Segment Start: Data section
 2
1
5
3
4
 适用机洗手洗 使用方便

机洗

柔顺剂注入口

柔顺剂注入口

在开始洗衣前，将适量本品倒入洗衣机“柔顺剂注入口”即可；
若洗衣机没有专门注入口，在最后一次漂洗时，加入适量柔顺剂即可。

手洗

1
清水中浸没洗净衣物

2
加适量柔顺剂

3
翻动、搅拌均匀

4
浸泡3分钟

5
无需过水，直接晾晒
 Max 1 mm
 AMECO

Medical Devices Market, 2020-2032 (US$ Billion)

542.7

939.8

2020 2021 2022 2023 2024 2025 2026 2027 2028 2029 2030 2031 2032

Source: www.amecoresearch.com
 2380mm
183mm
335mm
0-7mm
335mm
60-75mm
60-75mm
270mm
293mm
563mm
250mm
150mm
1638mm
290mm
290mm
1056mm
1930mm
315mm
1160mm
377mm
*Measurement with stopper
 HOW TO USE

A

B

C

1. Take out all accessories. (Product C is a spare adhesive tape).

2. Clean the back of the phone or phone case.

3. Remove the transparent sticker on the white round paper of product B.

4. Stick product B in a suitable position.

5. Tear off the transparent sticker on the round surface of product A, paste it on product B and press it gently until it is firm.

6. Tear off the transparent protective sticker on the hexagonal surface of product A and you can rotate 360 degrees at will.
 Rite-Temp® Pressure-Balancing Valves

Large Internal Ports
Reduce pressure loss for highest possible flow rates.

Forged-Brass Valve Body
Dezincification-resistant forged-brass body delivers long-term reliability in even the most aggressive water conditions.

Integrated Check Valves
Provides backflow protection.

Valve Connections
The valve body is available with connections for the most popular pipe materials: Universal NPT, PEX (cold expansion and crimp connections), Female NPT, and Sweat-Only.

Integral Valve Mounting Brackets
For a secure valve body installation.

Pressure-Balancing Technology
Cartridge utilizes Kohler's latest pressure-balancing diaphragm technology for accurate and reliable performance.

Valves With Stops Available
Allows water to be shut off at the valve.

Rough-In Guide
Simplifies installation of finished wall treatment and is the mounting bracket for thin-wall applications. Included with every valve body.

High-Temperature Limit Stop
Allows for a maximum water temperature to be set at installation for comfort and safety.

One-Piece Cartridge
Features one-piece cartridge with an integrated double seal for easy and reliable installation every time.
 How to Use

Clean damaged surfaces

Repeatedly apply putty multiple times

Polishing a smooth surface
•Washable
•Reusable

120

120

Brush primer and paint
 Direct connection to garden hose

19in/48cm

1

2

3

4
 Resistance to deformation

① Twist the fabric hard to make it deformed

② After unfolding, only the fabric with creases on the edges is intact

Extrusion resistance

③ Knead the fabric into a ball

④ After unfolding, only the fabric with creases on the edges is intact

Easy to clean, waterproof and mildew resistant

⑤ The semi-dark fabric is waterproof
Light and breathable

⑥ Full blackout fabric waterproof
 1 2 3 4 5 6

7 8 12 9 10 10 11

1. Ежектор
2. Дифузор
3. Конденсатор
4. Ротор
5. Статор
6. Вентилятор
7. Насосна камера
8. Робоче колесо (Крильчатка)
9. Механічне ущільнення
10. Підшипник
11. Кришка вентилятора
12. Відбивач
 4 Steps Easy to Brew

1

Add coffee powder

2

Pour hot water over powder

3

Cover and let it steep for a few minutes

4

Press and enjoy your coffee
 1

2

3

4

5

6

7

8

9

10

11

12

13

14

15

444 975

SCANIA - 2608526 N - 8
Segment End: Data section
Select and copy every line of the material that holds the string "sticker".

3. Remove the transparent sticker on the white round paper of product B.
5. Tear off the transparent sticker on the round surface of product A, paste it on product B and press it gently until it is firm.
6. Tear off the transparent protective sticker on the hexagonal surface of product A and you can rotate 360 degrees at will.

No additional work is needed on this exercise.